マグネシウムは多くの酵素活性や細胞内伝達系において重要な役割を担う生体内で4番目に多い陽イオンである。本研究の目的は、マグネシウムの鎮痛効果とその機序を明らかにすることである。1.種々の予定手術患者を対象に、周術期の血清イオン化マグネシウム濃度を測定し、術式、手術時間、輸液量、出血量、尿量との関連を検討した。血清イオン化マグネシウム濃度は手術時間の経過とともに減少し、手術終了後徐々に回復した。血清イオン化マグネシウム濃度の減少は、体表手術や開頭術に比べて開腹術で大きかった。また、長時間手術、輸液・出血・尿量の多い手術で減少の程度が大きかった。2.帝王切開術後患者と婦人科手術患者を対象に、マグネシウム投与の有無による術後鎮痛薬の必要量の差を検討した。いずれの群においてもマグネシウム投与患者は、非投与患者に比べて、術後鎮痛薬の必要量が少なかった。3.雄性Wistar系ラットを用い、Neurometer CPT/Cによる疼痛閾値に及ぼすマグネシウムの影響を検討した。C線維を介する疼痛閾値はモルヒネ2mg/kgの腹腔内投与によって上昇したが、マグネシウム2mM/kg及び4nM/kg単独投与では変化せず、モルヒネとマグネシウムの相互作用も認められなかった。
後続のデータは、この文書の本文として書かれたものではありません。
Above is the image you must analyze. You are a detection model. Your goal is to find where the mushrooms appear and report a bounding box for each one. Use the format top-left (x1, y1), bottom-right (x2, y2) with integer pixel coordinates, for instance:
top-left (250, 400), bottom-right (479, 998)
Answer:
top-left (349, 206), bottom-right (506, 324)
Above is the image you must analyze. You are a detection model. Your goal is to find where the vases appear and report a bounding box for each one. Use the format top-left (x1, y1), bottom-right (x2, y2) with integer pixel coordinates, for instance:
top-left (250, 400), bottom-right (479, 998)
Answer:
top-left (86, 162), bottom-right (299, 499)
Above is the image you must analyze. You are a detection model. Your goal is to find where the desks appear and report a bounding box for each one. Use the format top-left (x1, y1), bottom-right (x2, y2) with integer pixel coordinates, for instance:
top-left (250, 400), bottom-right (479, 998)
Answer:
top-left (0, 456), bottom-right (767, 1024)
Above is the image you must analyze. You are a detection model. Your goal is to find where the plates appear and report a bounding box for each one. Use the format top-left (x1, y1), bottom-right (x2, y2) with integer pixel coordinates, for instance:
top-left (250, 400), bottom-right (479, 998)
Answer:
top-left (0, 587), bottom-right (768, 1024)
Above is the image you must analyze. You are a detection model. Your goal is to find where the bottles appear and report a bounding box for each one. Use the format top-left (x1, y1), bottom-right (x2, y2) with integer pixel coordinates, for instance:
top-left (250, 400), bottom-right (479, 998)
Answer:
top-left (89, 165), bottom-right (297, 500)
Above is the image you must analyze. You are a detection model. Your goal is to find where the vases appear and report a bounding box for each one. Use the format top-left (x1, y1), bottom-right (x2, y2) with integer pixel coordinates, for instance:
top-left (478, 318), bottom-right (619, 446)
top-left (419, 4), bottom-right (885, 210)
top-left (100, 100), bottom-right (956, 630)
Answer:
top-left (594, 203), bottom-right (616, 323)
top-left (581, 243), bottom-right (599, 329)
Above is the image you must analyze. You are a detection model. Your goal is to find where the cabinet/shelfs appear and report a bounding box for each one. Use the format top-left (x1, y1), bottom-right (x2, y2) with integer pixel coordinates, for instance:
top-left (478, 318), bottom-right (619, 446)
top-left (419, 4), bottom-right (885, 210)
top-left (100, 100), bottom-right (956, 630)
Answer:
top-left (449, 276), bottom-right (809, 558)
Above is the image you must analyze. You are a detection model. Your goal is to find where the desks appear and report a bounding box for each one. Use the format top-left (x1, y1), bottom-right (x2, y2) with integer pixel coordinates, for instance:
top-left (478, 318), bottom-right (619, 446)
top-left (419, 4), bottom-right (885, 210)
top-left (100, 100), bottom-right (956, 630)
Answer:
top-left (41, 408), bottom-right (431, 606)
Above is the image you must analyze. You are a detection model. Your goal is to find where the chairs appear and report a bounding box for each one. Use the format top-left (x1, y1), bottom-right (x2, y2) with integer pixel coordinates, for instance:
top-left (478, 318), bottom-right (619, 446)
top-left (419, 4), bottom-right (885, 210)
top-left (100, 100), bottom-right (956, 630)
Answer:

4.雄性Wistar系ラットを用い、ヒスタミン刺激に腰髄後角のc-fos発現を指標として、マグネシウムの鎮痛機構を検討した。c-fos陽性細胞は、ヒスタミン刺激と同側の脊髄後角側部に多く、I、IIそしてX層に主に観察された。ヒスタミン刺激側脊髄でのc-fos陽性細胞数は、マグネシウム150及び300mg/kg投与によって減少した。以上の結果から、周術期にマグネシウムを投与することは臨床的に鎮痛効果があり、この鎮痛効果は脊髄後角の二次求心性神経の反応抑制によることが示唆された。